§ **Excerpts from a spatial dataset**:
-- Begin --

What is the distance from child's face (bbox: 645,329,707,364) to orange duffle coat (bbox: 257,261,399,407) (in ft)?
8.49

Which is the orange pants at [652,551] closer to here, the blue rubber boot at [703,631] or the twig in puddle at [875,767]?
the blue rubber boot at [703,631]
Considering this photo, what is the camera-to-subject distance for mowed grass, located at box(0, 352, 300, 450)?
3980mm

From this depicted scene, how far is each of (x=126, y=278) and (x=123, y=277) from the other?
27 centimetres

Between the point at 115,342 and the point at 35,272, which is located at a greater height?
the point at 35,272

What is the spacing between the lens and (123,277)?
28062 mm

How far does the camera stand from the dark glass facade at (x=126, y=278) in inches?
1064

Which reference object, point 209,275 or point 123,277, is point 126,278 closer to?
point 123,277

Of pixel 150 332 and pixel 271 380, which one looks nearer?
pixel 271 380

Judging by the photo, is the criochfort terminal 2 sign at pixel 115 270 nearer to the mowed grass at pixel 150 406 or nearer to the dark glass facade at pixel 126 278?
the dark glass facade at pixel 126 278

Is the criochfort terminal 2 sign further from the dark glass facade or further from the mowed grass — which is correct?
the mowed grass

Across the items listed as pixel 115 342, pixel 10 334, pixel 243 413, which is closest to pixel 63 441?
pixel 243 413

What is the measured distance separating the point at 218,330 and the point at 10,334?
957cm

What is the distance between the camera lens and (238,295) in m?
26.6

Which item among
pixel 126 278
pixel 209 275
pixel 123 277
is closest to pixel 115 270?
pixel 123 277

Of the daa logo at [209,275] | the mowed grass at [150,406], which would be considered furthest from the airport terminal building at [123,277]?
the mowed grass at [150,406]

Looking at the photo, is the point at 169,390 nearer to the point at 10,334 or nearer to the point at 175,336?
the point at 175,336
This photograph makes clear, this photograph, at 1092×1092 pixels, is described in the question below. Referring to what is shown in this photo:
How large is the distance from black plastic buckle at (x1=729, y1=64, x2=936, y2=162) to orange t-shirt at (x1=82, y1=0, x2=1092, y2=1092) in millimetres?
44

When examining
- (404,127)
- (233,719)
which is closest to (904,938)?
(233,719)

-- End --

§ **Task**: Repeat the lines above from the one containing "What is the distance between" through the end of the excerpts, inclusive.

§ **The solution**:
What is the distance between the camera lens and (238,295) in m?
26.6

Which item among
pixel 126 278
pixel 209 275
pixel 123 277
is closest to pixel 115 270?
pixel 123 277

Of the daa logo at [209,275] | the mowed grass at [150,406], which would be considered furthest from the airport terminal building at [123,277]?
the mowed grass at [150,406]

Looking at the photo, is the point at 169,390 nearer to the point at 10,334 or nearer to the point at 175,336?
the point at 175,336
This photograph makes clear, this photograph, at 1092×1092 pixels, is described in the question below. Referring to what is shown in this photo:
How large is the distance from black plastic buckle at (x1=729, y1=64, x2=936, y2=162) to orange t-shirt at (x1=82, y1=0, x2=1092, y2=1092) in millimetres?
44

When examining
- (404,127)
- (233,719)
which is closest to (904,938)?
(233,719)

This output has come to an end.